For college students, summer is a very beautiful thing. It provides freedom and an opportunity for a change of pace. It can offer a new adventure and a change of scenery to those who need it. It seems as though the possibilities of how those three blissful months could be spent are endless. Last summer, I could have studied abroad in Italy. Or perhaps interned at Pentagram in New York City. Maybe I could have put my three years of walking four miles to class everyday while carrying a 3 by 2 foot portfolio and 20 lbs. tool box and 25 lbs. backpack training to good use and climbed Mount Everest. I could have done anything. But I chose to stay in the loveliest village on the plains, my hometown of Auburn, to take a letterpress class at Auburn University. And I’m so glad I did. Here are some things I learned.
I gained a deeper understanding of how grids function within graphic design.
We talk the grid. We think the grid. We love the grid. Sometimes we hate the grid. But we all use the grid. No other practice of graphic design gives the designer an appreciation for the function of the grid like letterpress does. Letterpress consists of taking blocks of moveable type and locking them together into rows and columns in the print bed. Ink is applied to the type and the paper is pressed against the letters to create a print. The letters have to lock together just right for this process to work. There is a kind of harmony that is achieved when all the blocks of type come together just right. Learning to find that harmony has helped me in other forms of design, especially poster design and publication design. While designing on the computer, although there are no physical blocks that dictate where this element or that element will go, the principal of there being a reason for everything to be in the exact place it is in remains the same.

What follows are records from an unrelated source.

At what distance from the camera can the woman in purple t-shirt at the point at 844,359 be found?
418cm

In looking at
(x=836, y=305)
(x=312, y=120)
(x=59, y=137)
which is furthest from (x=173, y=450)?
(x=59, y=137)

I learned how to think about design forwards, backwards, and forwards again.
When creating a design that will be letterpressed, the design has to be thought through in every directional flipping possible. First I created a design as I normally would. But then I would have to mentally and physically flip that design in a different direction to accommodate the process of letterpress. And then I would think about my design forwards again to ensure that the outcome is correct. It is a dizzying process that taught me how to take apart a piece of design and put it back together again.
I further learned the art of perseverance.
Like any practice, design often involves a long process of problem solving again and again until the solution is reached. I believe this value was instilled in me further during my letterpress class. In addition to the normal problem solving that takes place with any design, I had to learn how to solve that problem using oil based ink and wooden blocks. I then had to overcome the occasional inexcusable quirks of working with ancient machinery. The project that truly taught me the perseverance I was capable of was my wedding invitations. I learned that I could print 250 two color wedding invitations. Twice. And 250 RSVP cards. And 250 thank you cards. Amounting to a total of one thousand five hundred press runs. I now believe that anything is possible.
I learned that working with your hands is therapeutic.
Coming out of one of the craziest spring semesters of my life, my friends and family didn’t understand why I wanted to jump back into summer school. But there was another class I wanted to get out of the way and letterpress was only offered in the summer. And I’m so glad I took it. The weekends in the letterpress studio became a soothing getaway for me. I could come into the quiet room, play favorite music, and get lost in the project I was working on. I could take a break from the computer driven design world I was living in and not even look at a screen for hours on end. I could simply work with my hands and listen to the rhythm of the machine as I ran the paper through it. I could not stress about cleanliness and perfection. It was okay to make a little bit of a mess with ink. And the imperfections that came from the prints as they came off the press were beautiful.